▶ [Passage provided]
☆ ☆ ☆

Chronic Wasting Disease Case Reported In Deer Gun Hunting Unit 4B
November 6, 2019 | View PDF
Chronic wasting disease (CWD) has unfortunately become increasingly more prevalent in North Dakota. The first case of CWD in North Dakota was reported in 2009 when a mule deer buck located in southwestern North Dakota tested positive for the disease. The disease has been spreading throughout the state, and now a case of CWD has been reported in McKenzie County.
In September, a mule deer located in the deer gun hunting unit 4B tested positive for CWD. This is the first reported case in the badlands.
CWD is a serious disease that can cause long-term population declines if left unmanaged. This disease is a fatal contagious neurological disease that affects deer, moose, and elk. It causes deterioration of the brains of infected animals resulting in emaciation, abnormal behavior, loss of bodily functions, and death. CWD can spread from animal to animal through saliva, blood, urine, and feces.
According to the North Dakota Game and Fish Department, there is no treatment/cure, and once established in an area, it remains indefinitely. For those reasons, CWD poses a significant threat to the future of hunting North Dakota deer, elk, and moose.
The North Dakota Game and Fish Department has implemented baiting and carcass transport restrictions to help decrease the spread of CWD. For the 2019 hunting season, it is illegal to attract big game with bait for the purpose of hunting, in deer units 3C west of the Missouri River, 3E1, 3E2, 3F1, 3F2, 3A1, 3A2, 3A3 north of U.S. Highway 2, and 3B1.
High-risk portions of the carcass such as the brain, soft tissue of the head, and spinal column cannot be transported outside of hunting units where CWD has been previously detected. The North Dakota deer gun hunting units that restrict carcass transportation are 3A1, 3B1, and 3F2.
The North Dakota Game and Fish Department strongly advises hunters to have their animals tested if harvested from an area where CWD has been reported - even if the animal appeared healthy when harvested.
The only way to determine if the animal is infected with CWD is by getting it tested. Although unit 4B does not have carcass transportation restrictions in place for 2019, hunters should avoid transporting the brain, spinal column, and spleen outside of the hunting unit.
If you see a deer, moose, or elk that looks like it has the symptoms of CWD - note the location, gather information about the animal/situation, and immediately call the North Dakota Game and Fish Department at 701-328-6300.

☆ ☆ ☆

▶ [Dataset entries]
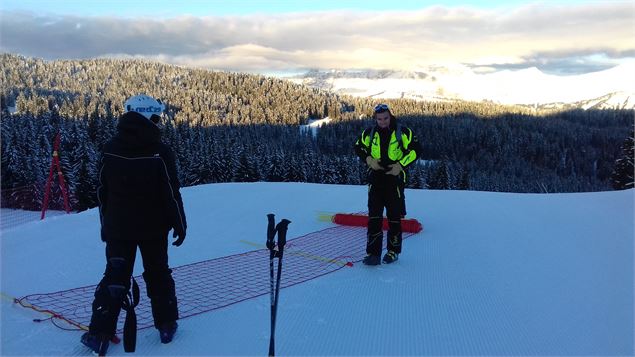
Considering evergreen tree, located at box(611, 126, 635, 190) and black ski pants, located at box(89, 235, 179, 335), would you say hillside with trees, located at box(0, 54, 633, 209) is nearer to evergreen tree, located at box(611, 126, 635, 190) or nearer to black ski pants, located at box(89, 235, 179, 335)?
evergreen tree, located at box(611, 126, 635, 190)

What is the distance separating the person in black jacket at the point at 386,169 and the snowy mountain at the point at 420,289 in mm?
268

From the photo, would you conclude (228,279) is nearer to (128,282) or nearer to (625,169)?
(128,282)

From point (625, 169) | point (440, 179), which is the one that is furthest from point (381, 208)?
point (440, 179)

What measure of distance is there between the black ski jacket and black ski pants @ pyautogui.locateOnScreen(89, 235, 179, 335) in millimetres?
89

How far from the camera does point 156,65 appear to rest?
160 meters

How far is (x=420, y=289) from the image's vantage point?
429cm

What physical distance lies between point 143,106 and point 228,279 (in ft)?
7.06

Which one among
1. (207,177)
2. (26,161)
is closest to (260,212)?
(207,177)

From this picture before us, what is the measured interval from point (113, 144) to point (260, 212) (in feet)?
16.1

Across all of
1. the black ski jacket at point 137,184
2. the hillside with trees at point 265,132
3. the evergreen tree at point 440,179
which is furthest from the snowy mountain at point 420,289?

☆ ☆ ☆

▶ [Activity 1]
In the article on chronic wasting disease, what year was the first North Dakota case reported?
▶ [Activity 2]
Duplicate the part of the chronic wasting disease article from "High-risk portions of" up to and including "healthy when harvested.".
▶ [Activity 3]
List every means by which the chronic wasting disease article says CWD can spread from animal to animal.
The records are a separate set of material and have no connection to the article.

▶ [Final answer 1]
2009

▶ [Final answer 2]
High-risk portions of the carcass such as the brain, soft tissue of the head, and spinal column cannot be transported outside of hunting units where CWD has been previously detected. The North Dakota deer gun hunting units that restrict carcass transportation are 3A1, 3B1, and 3F2.
The North Dakota Game and Fish Department strongly advises hunters to have their animals tested if harvested from an area where CWD has been reported - even if the animal appeared healthy when harvested.

▶ [Final answer 3]
Saliva, blood, urine, and feces